The slim possibility it might prove to be a crime scene denied me the chance to be part of the dig the following Monday, but I was at Macclesfield Hospital mortuary the next day alongside archaeologists from all over the country, including Romano- British expert Dr Ian Stead from the British Museum in London, to see Rick Turner emerge with the results of the first tests on the body now known as Lindow II.
Rick announced: 'The body in the peat block is not being treated as part of a modern police investigation.' X-rays had revealed no trace of dental metal in the body’s skull, therefore experts concluded it was more than 200 and possibly as many as 2,000 years old, and therefore not Malika Reyn-Bardt. The coroner agreed to the body being carbon-dated and Lindow Man's remains turned out to date from around AD 60 during the time of the Roman occupation in Britain. He was, possibly a Celtic prince from the Brigantes tribe, murdered in a ritual killing in which he was garrotted, strangled, had his spine broken and his skull smashed, This at least was what Rick Turner liked to think might have happened, when we worked together on a Lindow Man project, just before the archaeologist's death in 2018.

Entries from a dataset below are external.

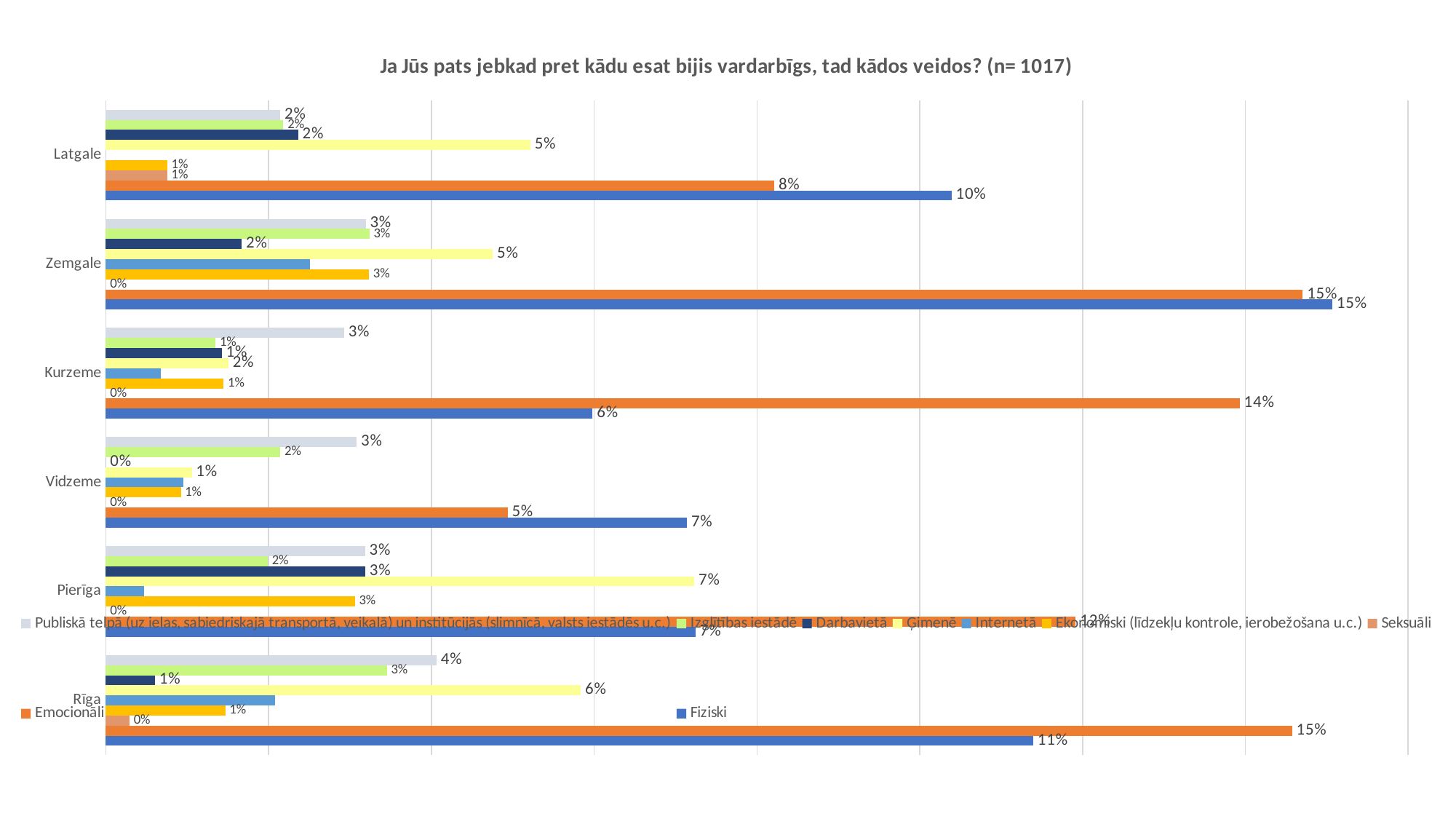
What kind of chart is shown on the slide? Bar chart What is the difference between the Fiziski values for Rīga and Vidzeme? 4 percentage points How many series does the legend list? 9 What is the value for Fiziski in Latgale? 10% How many regions are shown on the chart? 6 What is the value for Ģimenē in Latgale? 5% In Kurzeme, which is larger: Emocionāli or Fiziski? Emocionāli Which region has the lowest value for Fiziski? Kurzeme Which region has the highest value for Fiziski? Zemgale What is the value for Emocionāli in Kurzeme? 14% What is the value for Ģimenē in Pierīga? 7% What is the value for Publiskā telpā in Rīga? 4%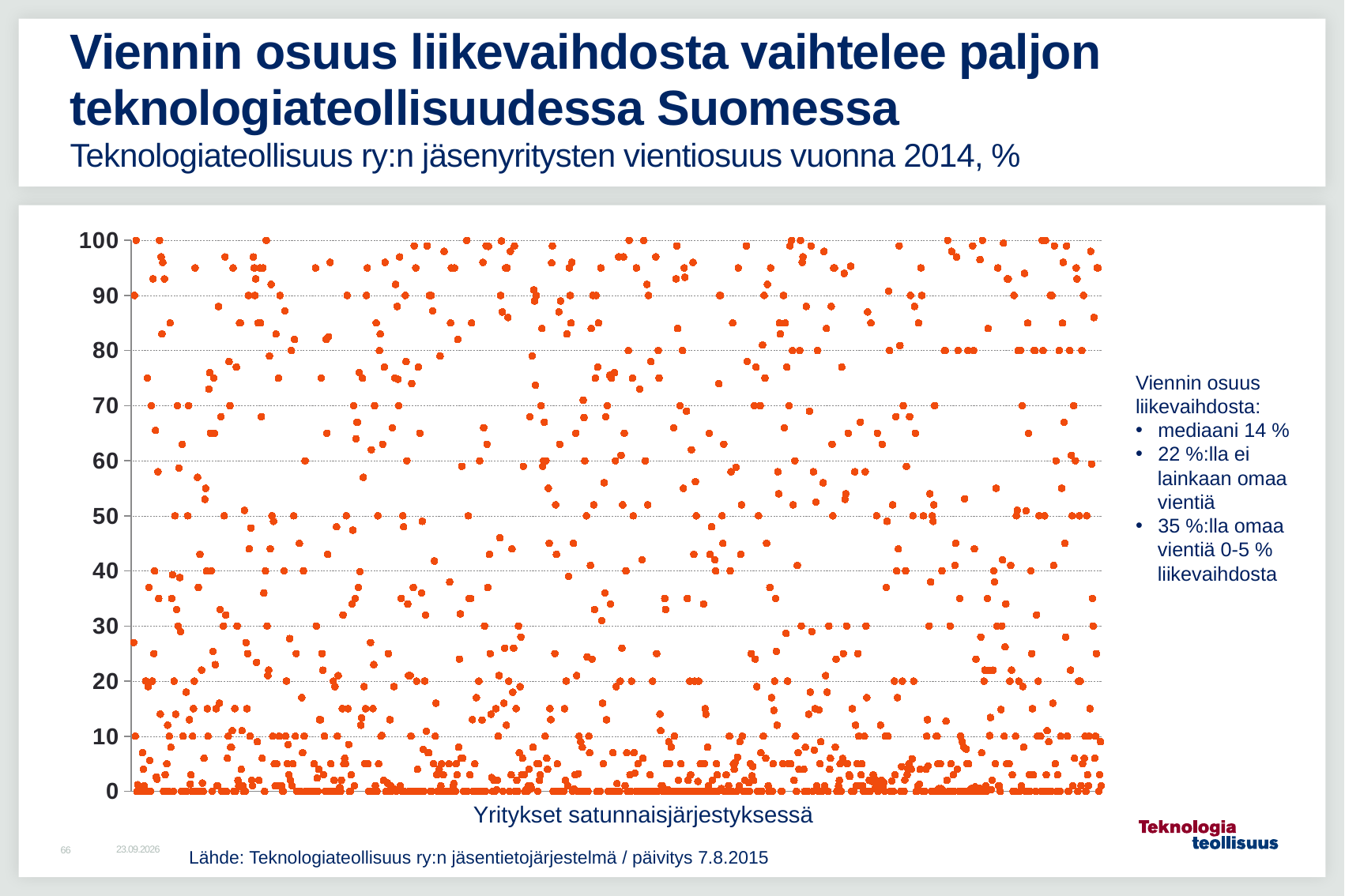
Which year does the chart's data refer to? 2014 According to the text beside the chart, what share of companies have exports of 0-5 % of turnover? 35 % What kind of chart is shown on the slide? scatter chart What is the lowest export share value that plotted points reach? 0 What is the highest value shown on the vertical axis of the chart? 100 According to the text beside the chart, what is the median export share of turnover? 14 % What is the label of the horizontal axis of the chart? Yritykset satunnaisjärjestyksessä Is the median export share stated on the slide greater or less than 20? less What is the highest export share value that any plotted point reaches? 100 According to the text beside the chart, what share of companies have no exports at all? 22 %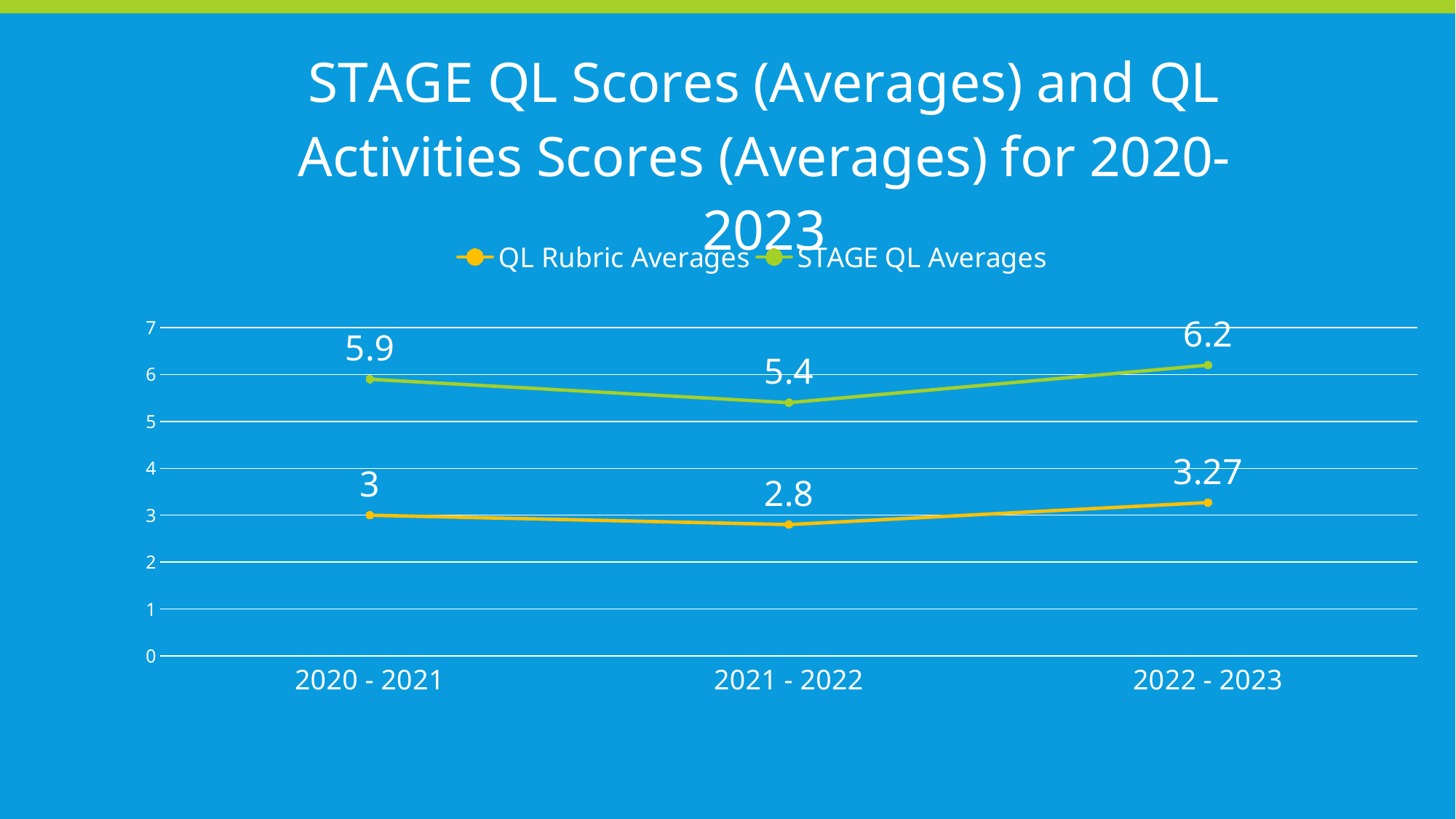
What is the QL Rubric Averages value for 2021 - 2022? 2.8 What is the QL Rubric Averages value for 2022 - 2023? 3.27 What is the STAGE QL Averages value for 2020 - 2021? 5.9 What colour is the line for STAGE QL Averages? green In which period is the STAGE QL Averages value highest? 2022 - 2023 Which series has the larger value in 2021 - 2022, QL Rubric Averages or STAGE QL Averages? STAGE QL Averages What kind of chart is shown on the slide? line chart What is the difference between the STAGE QL Averages and QL Rubric Averages values for 2022 - 2023? 2.93 How many series does the legend list? 2 In which period is the QL Rubric Averages value lowest? 2021 - 2022 Is the STAGE QL Averages value for 2021 - 2022 greater or less than 5? greater How many periods are shown on the x axis? 3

My world exclusive however turned out to be a single paragraph on an inside page of *Wilmslow World, without a byline. The editor was peeved it did not answer questions about the Reyn-Bardt case. I was sent for training a month later so was not party to any of the press conferences at the British Museum, or able to recount my part in the discovery.
Although I went on to be an award-winning health and medical journalist, working for most of the broadsheet newspapers and the BBC, my memories of Lindow Man became tinged with bitterness. He is now in the British Museum, where his crushed body is considered one of the most important UK archaeological finds of the 20th century. His story made global headlines.

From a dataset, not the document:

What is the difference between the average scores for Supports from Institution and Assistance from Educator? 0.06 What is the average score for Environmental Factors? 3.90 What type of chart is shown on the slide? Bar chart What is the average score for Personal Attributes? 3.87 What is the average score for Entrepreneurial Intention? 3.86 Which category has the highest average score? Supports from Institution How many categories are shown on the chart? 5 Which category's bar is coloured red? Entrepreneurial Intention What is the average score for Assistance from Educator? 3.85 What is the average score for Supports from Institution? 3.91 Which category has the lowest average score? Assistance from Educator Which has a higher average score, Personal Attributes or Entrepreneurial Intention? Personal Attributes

* Wilmslow World was a weekly free newspaper that circulated round Wilmslow, Alderley Edge, Handforth and Mobberley. It opened in 1977 and closed a decade later.

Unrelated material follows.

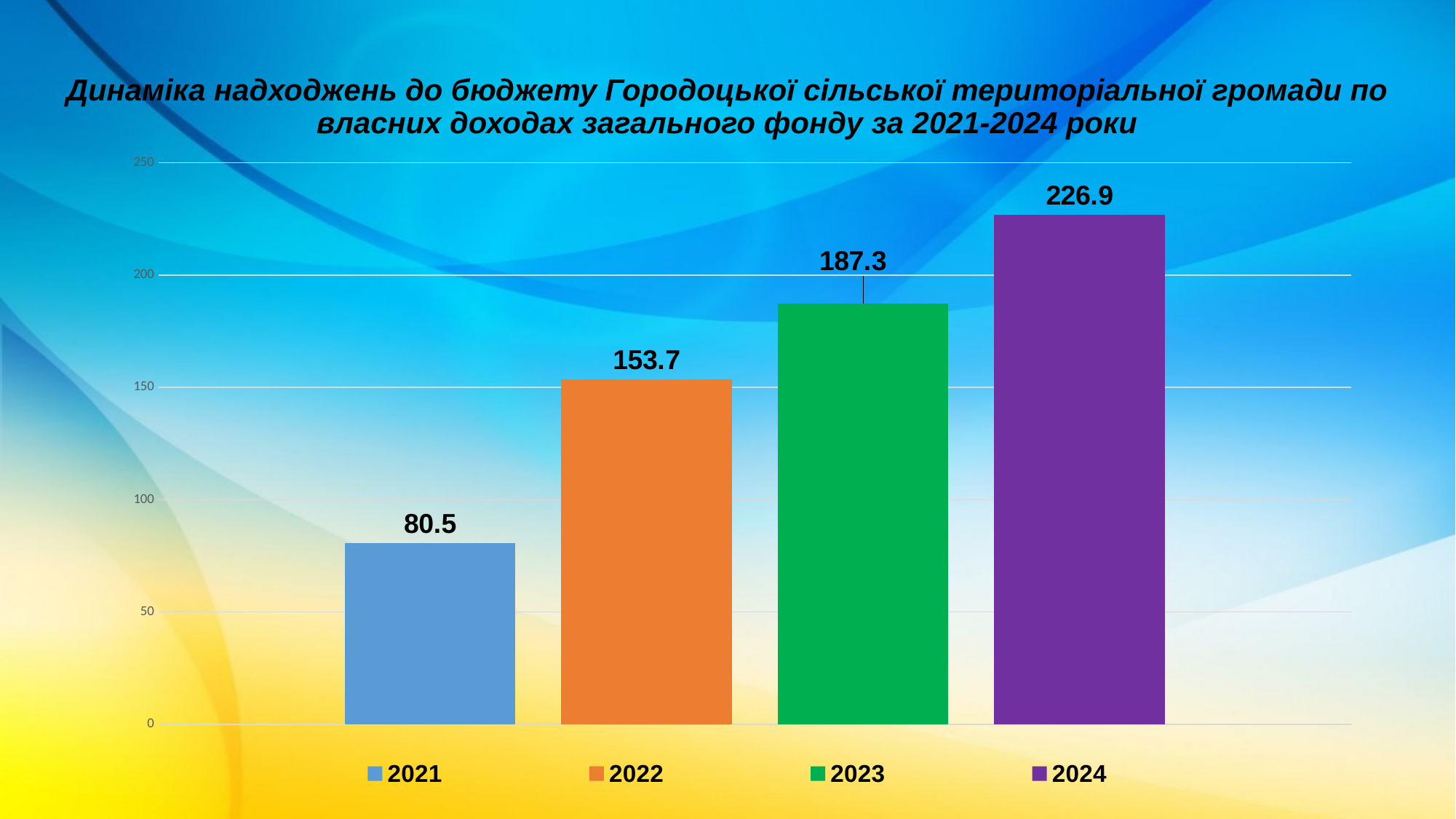
How many years are shown in the chart? 4 What is the value for 2023? 187.3 Is the value for 2022 greater or less than 150? greater What is the difference between the values for 2024 and 2023? 39.6 Do the values rise or fall from 2021 to 2024? rise What is the value for 2024? 226.9 Which is larger, the value for 2022 or the value for 2023? 2023 What is the difference between the values for 2022 and 2021? 73.2 Which year has the lowest value? 2021 What is the value for 2021? 80.5 Which year has the highest value? 2024 What kind of chart is shown on the slide? bar chart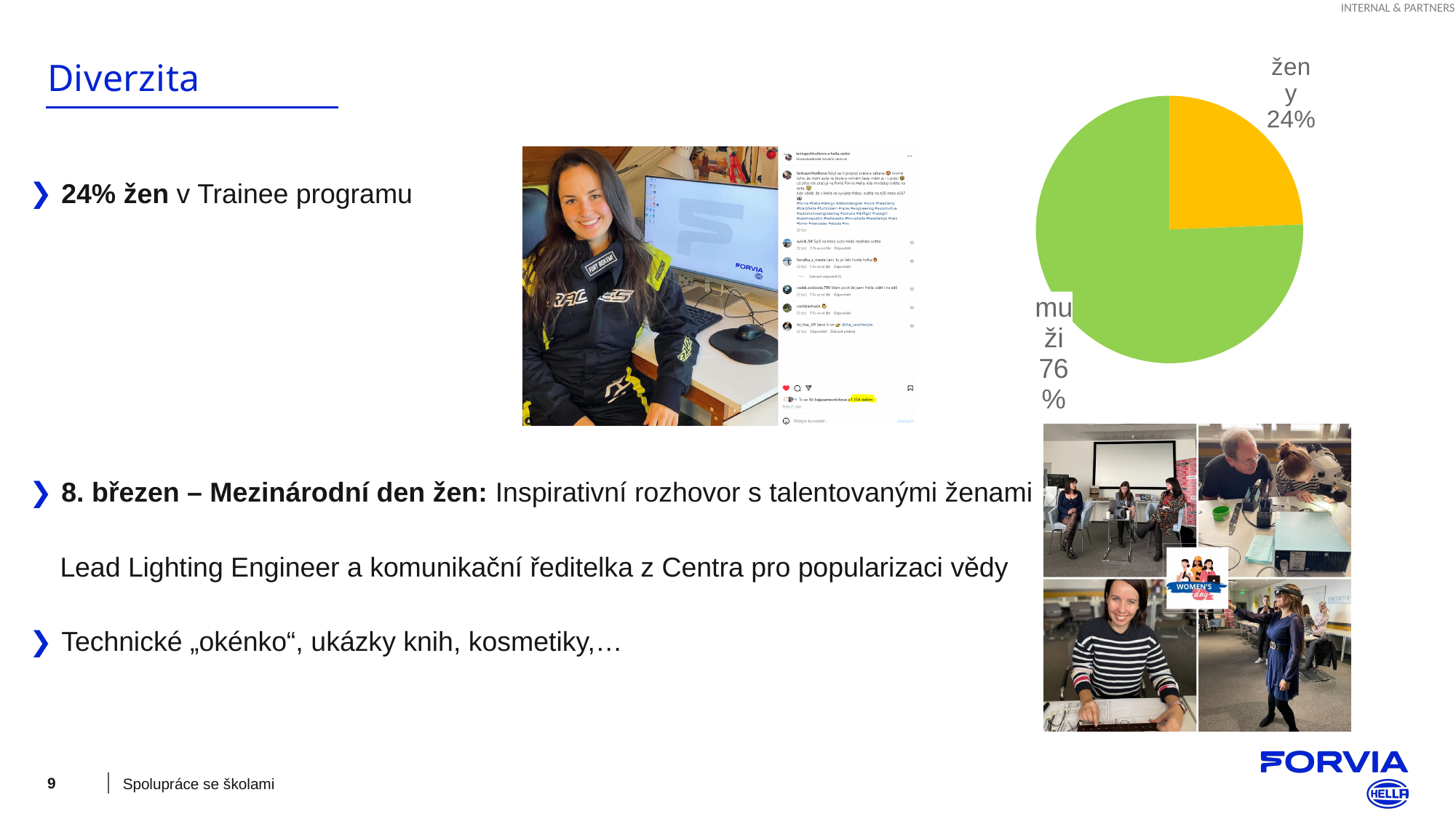
How many slices does the pie chart have? 2 What is the total of the two slices in the pie chart? 100% Which slice of the pie chart is the largest? muži Which slice of the pie chart is the smallest? ženy What colour is the muži slice of the pie chart? green What is the difference in percentage points between the muži and ženy slices? 52 Which slice is larger, muži or ženy? muži What share of the pie chart is labelled "muži"? 76% What kind of chart is shown on the slide? pie chart What colour is the ženy slice of the pie chart? yellow What share of the pie chart is labelled "ženy"? 24%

After her time at the Wilmslow World, Rachel Pugh transferred to the Northwich Guardian to complete her training, before joining the Oxford Mail and Times. She has worked for the Manchester Evening News, the Guardian, the Times Ed, Medscape, the Independent and iNews, BBC radio and television, multinational companies and the NHS and has written two radio plays.
Bog Standard is Rachel Pugh's one-hour show about the tip-off that led her to one of the most important archaeological finds of the 20th Century. It’s also a story about a magical place called Lindow Moss near Wilmslow, two murders 1,500 years apart, and how an ancient bog man became a 21st-century eco-warrior.
Award-winning journalist and storyteller Rachel, and prize-winning harpist Lucy Nolan, weave words and music together to recreate the nail-biting days of 1984 when the rookie reporter fought to ensure Lindow Man did not end up in a bag of plant compost.
A WINDOW ON LINDOWTransition Wilmslow has set up a friends group called Discover Lindow, which has created a walk called the Lindow Moss Heritage Trail and organised a series of events including Rachel's performance. There is also an autumn term course at Wilmslow Guild called Lindow Man: His people and his landscape, featuring experts from all over the country and a guided poetry walk. The Window on Lindow Art Trail, which is currently on the Moss, features artwork from five professional artists as well as work from 700 pupils from five primary schools in the area.
discoverlindow.org
This 40th-anniversary events celebrating the discovery of Lindow Man also mark the start of the restoration of Lindow Moss, allowing it to once again be a wild place that can store carbon rather than release it into the atmosphere.
The landscape – especially where the peat has been dug for centuries – is gradually being restored and a new group, the Lindow Moss Landscape Partnership, has been established to manage this. The Partnership is made up of organisations including Groundwork, Cheshire East, Wilmslow Town Council, Transition Wilmslow, Cheshire Wildlife Trust and Mersey Rivers Trust. A grant from the Heritage Lottery Fund is helping to make a start on restoration work.